#### EXTRACTED TEXT
Member of Maharashtra Legislative Council
- Incumbent
- Assumed office 12 May 2026
- Preceded by: Herself
- Constituency: Elected by MLAs
- In office 28 July 2024 – 18 Dec 2025
- Preceded by: Herself
- Succeeded by: Herself
- Constituency: Elected by MLAs
- In office 23 Nov 2021 – 27 July 2024
- Governor: Bhagat Singh Koshyari (formerly)
- Chairman: Ramraje Naik Nimbalkar(formerly)
- Preceded by: Sharad Ranpise
- Constituency: Elected by MLAs

Vice President of Maharashtra Pradesh Congress Committee
- In office August 2021 – December 2025
- President: Nana Patole

Personal details
- Born: March 17, 1976 (age 50) Maharashtra, India
- Party: Bharatiya Janata Party (18 Dec 2025-Present)
- Other political affiliations: Indian National Congress (Till Dec 2025)
- Spouse: Late Rajeev Satav
- Children: 2
- Education: MBBS

= Pradnya Rajeev Satav =

Indian politician (born 1976)

Dr.Pradnya Rajeev Satav (Marathi: प्रज्ञा राजीव सातव) is an Indian politician belonging to the Bharatiya Janata Party. She was elected unopposed in November 2021 to the Maharashtra Legislative Council. She also served as a Vice President of Maharashtra Pradesh Congress Committee from August 2021 to December 2025.

==Life==
Dr. pradnya Rajeev Satav is the widow of former MP from Maharashtra Rajeev Satav. He died of complications as a result of COVID-19 on 16 May 2021 at the age of 46. The Maharashtra Legislative Council seat occupied by Sharad Ranpise became vacant when he died on 23 September 2021 and Satav was put forward as the Congress Party Candidate. The Bharatiya Janata Party candidate was Sanjay Kenekar, but he withdrew before the election leaving Satav to be elected unopposed. Sanjay Kenekar had withdrawn at the request of Devendra Fadnavis after he was requested to not have a BJP candidate by Congress party leaders.

Satav was the only woman MLC from the Congress Party in Maharashtra. Her husband shared close relations with the Gandhi family.

On 18 December 2025, Satav resigned her MLC seat from the Congress party to join the BJP.

#### REQUIRED ACTION A
Which individuals besides Pradnya Satav herself does the Pradnya Satav profile name?
#### REQUIRED ACTION B
Copy out the stretch of the Pradnya Satav profile from "- Preceded by: Sharad" through "(18 Dec 2025-Present)", word for word.
#### REQUIRED ACTION C
In the Pradnya Satav profile, at whose request did Sanjay Kenekar withdraw from the election?
The entries that follow are separate material, unrelated to the Pradnya Satav profile.

#### DATA SUPPLIED
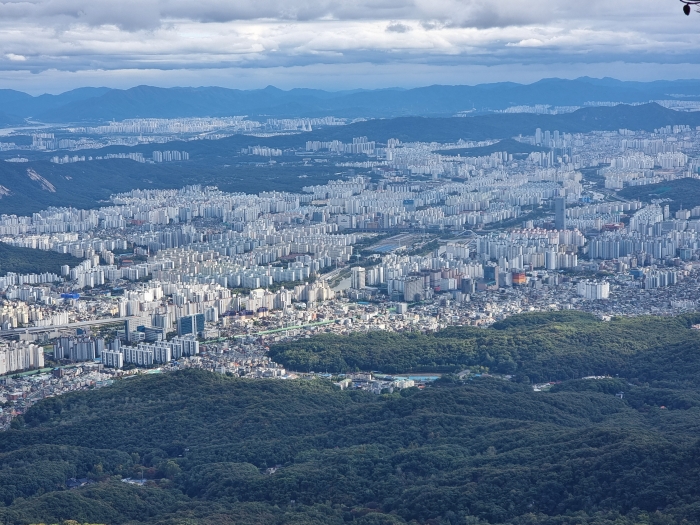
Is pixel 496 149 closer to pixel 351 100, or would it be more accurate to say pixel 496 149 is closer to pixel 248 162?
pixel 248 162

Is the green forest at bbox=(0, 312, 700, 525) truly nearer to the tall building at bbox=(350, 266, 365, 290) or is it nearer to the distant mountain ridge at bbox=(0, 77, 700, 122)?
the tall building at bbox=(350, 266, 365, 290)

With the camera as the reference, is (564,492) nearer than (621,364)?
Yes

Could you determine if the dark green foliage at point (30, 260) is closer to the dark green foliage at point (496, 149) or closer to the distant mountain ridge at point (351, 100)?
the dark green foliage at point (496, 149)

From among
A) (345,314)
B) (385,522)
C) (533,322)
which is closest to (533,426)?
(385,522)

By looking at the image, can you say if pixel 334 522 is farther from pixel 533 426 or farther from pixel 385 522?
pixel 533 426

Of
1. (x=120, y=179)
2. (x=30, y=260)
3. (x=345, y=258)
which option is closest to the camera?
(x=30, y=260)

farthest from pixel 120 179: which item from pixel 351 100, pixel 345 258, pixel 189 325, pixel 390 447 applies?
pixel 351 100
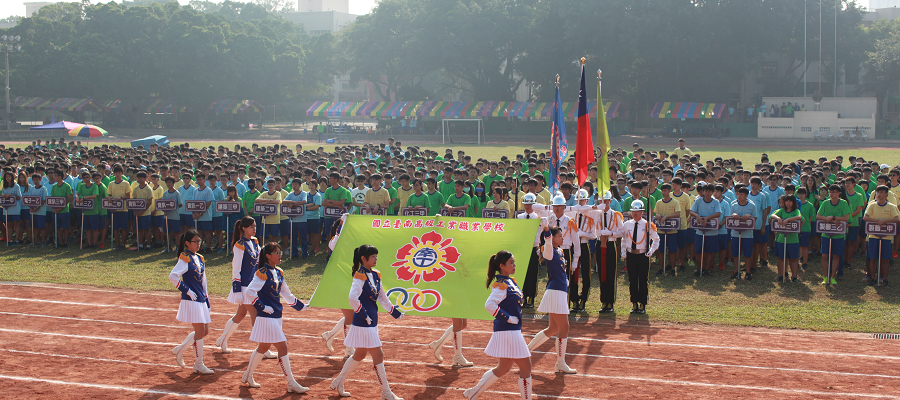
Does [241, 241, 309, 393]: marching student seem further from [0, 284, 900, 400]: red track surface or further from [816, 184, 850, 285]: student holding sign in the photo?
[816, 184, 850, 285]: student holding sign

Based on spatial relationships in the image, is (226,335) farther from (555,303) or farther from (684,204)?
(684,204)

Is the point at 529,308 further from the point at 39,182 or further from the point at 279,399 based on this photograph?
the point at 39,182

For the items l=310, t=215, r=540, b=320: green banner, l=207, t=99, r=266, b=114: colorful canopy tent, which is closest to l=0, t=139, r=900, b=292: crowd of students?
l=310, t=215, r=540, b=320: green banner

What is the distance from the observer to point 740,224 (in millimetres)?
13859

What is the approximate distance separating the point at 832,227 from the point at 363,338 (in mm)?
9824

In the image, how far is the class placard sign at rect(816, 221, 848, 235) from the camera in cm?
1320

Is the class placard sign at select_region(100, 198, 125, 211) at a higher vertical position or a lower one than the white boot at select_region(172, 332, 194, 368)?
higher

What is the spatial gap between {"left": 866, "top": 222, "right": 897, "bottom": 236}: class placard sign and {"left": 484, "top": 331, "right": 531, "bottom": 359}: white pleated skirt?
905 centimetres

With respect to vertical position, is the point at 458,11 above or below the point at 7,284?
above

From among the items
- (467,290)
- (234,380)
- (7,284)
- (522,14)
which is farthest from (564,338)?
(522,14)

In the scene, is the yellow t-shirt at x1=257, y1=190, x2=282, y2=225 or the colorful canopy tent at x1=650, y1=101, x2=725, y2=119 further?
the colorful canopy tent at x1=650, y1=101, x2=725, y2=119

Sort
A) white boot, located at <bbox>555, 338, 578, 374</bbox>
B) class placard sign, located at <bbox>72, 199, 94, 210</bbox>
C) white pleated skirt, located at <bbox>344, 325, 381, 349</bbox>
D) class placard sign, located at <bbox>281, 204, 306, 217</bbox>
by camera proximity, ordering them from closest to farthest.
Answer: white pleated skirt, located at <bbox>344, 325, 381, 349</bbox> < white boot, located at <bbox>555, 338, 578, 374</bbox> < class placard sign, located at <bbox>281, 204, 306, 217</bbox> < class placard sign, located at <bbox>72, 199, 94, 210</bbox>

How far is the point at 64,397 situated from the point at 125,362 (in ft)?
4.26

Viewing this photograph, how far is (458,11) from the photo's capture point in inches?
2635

#### ANSWER AREA A
Bhagat Singh Koshyari, Ramraje Naik Nimbalkar, Sharad Ranpise, Nana Patole, Rajeev Satav, Sanjay Kenekar, Devendra Fadnavis

#### ANSWER AREA B
- Preceded by: Sharad Ranpise
- Constituency: Elected by MLAs

Vice President of Maharashtra Pradesh Congress Committee
- In office August 2021 – December 2025
- President: Nana Patole

Personal details
- Born: March 17, 1976 (age 50) Maharashtra, India
- Party: Bharatiya Janata Party (18 Dec 2025-Present)

#### ANSWER AREA C
Devendra Fadnavis